--- Start ---

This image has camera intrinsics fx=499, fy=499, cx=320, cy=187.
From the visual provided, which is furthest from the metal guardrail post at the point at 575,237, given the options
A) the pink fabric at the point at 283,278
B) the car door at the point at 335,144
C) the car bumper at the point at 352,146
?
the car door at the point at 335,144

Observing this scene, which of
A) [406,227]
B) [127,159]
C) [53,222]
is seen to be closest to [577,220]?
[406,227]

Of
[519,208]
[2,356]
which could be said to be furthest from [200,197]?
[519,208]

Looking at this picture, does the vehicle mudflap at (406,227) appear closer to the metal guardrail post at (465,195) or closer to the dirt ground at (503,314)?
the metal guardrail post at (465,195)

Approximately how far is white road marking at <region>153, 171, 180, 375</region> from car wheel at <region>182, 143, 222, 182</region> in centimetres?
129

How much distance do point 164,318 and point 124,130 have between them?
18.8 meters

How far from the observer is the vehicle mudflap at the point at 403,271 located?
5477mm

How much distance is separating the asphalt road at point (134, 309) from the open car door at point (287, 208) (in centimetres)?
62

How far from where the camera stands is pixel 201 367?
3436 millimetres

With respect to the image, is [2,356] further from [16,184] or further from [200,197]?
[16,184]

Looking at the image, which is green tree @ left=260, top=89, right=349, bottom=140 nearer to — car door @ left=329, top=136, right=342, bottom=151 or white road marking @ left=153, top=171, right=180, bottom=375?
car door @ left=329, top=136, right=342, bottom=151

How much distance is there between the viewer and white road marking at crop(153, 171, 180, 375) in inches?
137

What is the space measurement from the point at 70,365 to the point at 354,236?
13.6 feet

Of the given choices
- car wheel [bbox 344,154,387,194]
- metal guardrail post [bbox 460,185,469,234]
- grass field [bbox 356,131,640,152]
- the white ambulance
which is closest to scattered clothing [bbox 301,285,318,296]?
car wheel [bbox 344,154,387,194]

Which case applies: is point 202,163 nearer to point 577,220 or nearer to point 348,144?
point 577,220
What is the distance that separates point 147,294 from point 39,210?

--- End ---

Exercise -> Repeat the records above exactly, leaving none out.

In response ->
This image has camera intrinsics fx=499, fy=499, cx=320, cy=187.
From the visual provided, which is furthest from the metal guardrail post at the point at 575,237, given the options
A) the pink fabric at the point at 283,278
B) the car door at the point at 335,144
C) the car bumper at the point at 352,146
?
the car door at the point at 335,144

Observing this scene, which of
A) [406,227]
B) [127,159]
C) [53,222]
is seen to be closest to [577,220]?
[406,227]

Of
[519,208]
[2,356]
which could be said to be furthest from [200,197]?
[519,208]

Looking at this picture, does the vehicle mudflap at (406,227) appear closer to the metal guardrail post at (465,195) or closer to the dirt ground at (503,314)?
the metal guardrail post at (465,195)

Approximately how far is white road marking at <region>153, 171, 180, 375</region> from car wheel at <region>182, 143, 222, 182</region> in centimetres?
129

How much distance do point 164,318 and point 124,130 have between them?
18.8 meters

How far from the observer is the vehicle mudflap at the point at 403,271 located?
5477mm

How much distance is separating the asphalt road at point (134, 309) from the open car door at point (287, 208) (in centimetres)?
62

How far from where the camera stands is pixel 201 367?
3436 millimetres

With respect to the image, is [2,356] further from [16,184] or further from [200,197]?
[16,184]

Looking at the image, which is green tree @ left=260, top=89, right=349, bottom=140 nearer to — car door @ left=329, top=136, right=342, bottom=151 or white road marking @ left=153, top=171, right=180, bottom=375?
car door @ left=329, top=136, right=342, bottom=151

How much distance is there between the viewer and white road marking at crop(153, 171, 180, 375) in inches?
137

What is the space measurement from the point at 70,365 to the point at 354,236?
13.6 feet

Of the given choices
- car wheel [bbox 344,154,387,194]
- metal guardrail post [bbox 460,185,469,234]
- grass field [bbox 356,131,640,152]
- the white ambulance
which is closest to scattered clothing [bbox 301,285,318,296]?
car wheel [bbox 344,154,387,194]

Which case applies: is point 202,163 nearer to point 577,220 or nearer to point 348,144?
point 577,220
What is the distance that separates point 147,294 from point 39,210?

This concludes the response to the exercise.